Hostile behavior toward subordinates — like being rude, ridiculing or publicly criticizing a worker or employing that middle-school favorite, the silent treatment — negatively affects the work environment. The impact is felt among those who aren’t the intended victims of abuse, the research shows.

The researchers surveyed 233 full-time employees, including teachers, lawyers, government workers, receptionists and electricians. Subjects answered questions about bullying bosses, vicarious abuse, job frustration and more.

The study found that when an employee observes hostile treatment, reads about it in an email or hears rumors about it, he experiences so-called second-hand abuse–that is, the abuse affects him just as it does the target of the bullying. Victims of both first and second-hand abuse are more likely to abuse their coworkers, be more frustrated with their jobs, and perceive a lack of organizational support at work, the research shows.

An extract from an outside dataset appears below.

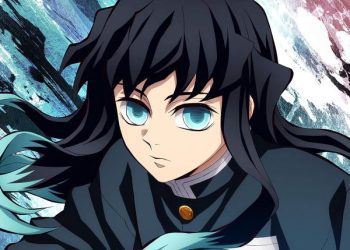 [Single] Kimetsu no Yaiba: Katanakaji no Sato-hen ED: Koi Kogare 絆ノ奇跡/コイコガレ / MAN WITH A MISSIONxmilet (2023.05.31/MP3+Hi-Res FLAC/RAR)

And when a worker experiences both personal abuse and vicarious abuse, the negative effects are heightened.

Bullying has a long-lasting impact on employees, according to the researchers, in part because it’s likely to go on for longer than full-blown violence or aggression in the workplace, which are often stopped quickly.

“Although the effects of abusive supervision may not be as physically harmful as other types of dysfunctional behavior, such as workplace violence or aggression, the actions are likely to leave longer-lasting wounds, in part, because abusive supervision can continue for a long time,” explains Paul Harvey, one of the paper’s authors.

When employees experiences vicarious abuse it detracts from their relationship with the organization as a whole, because they see that the company as allowing such negative treatment to exist.